- WAS GEFRAGT IST
Was passiert laut der Seite über das Neinsagen, wenn man grundsätzlich nein sagt, sobald man etwas gefragt wird?

- SEITE
※
Das ist ja echt son Ding.

Selbstbestimmen – neee, das darf ein Kind doch lieber nicht, oder? Da muss mensch doch eingreifen. Sicherheitshalber.

Aber: Nein sagen, wenn wir nein meinen, das ist dann doch verdammt schwer. Da verlieren wir uns in Erklärungen, erwarten Verständnis und sind dann sauer, wenn das Kind sauer wird. Hä?

Nein.

Einfaches Wort, große Wirkung.

Unerzogen und das Nein-Sagen

Unerzogen, das ist doch das, wo man nicht nein sagen darf, oder?

Vergiss es. Um mal kurz mit diesem dämlichen Vorurteil aufzuräumen. Das stimmt nicht.

Ich bin voll fürs Neinsagen. Wenn wir es meinen. Unerzogen ist nicht, aufzuhören mit dem Neinsagen sondern anzufangen, es bewusst und klar zu tun.

Es geht um Verantwortung. Wenn du wirklich entschlossen bist, sag nein. So klar und liebevoll es geht.

Wie?

Dazu gibt es ein paar Faustregeln:

1. Sage nicht zu oft nein

Das Ding ist: Wenn du grundsätzlich nein sagst, sobald du was gefragt wirst, wird dein Kind dir nicht mehr zuhören, wenn es wichtig wird.

Irgendwann, wenn es um wichtige Dinge geht – um Themen, die dein Kind ernsthaft gefährden können, um Angst und Kontrolle und Ausprobieren – wirst du dir sicher wünschen, dass dein Nein gehört wird.
※
- VERFÜGBARES MATERIAL
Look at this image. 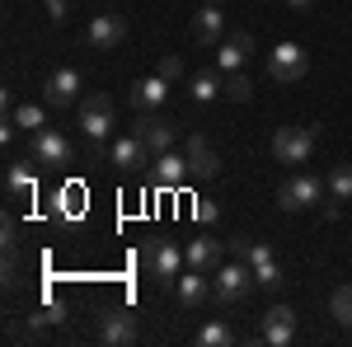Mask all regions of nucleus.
※
- LÖSUNG DER AUFGABE
Das Kind hört einem nicht mehr zu, wenn es wichtig wird.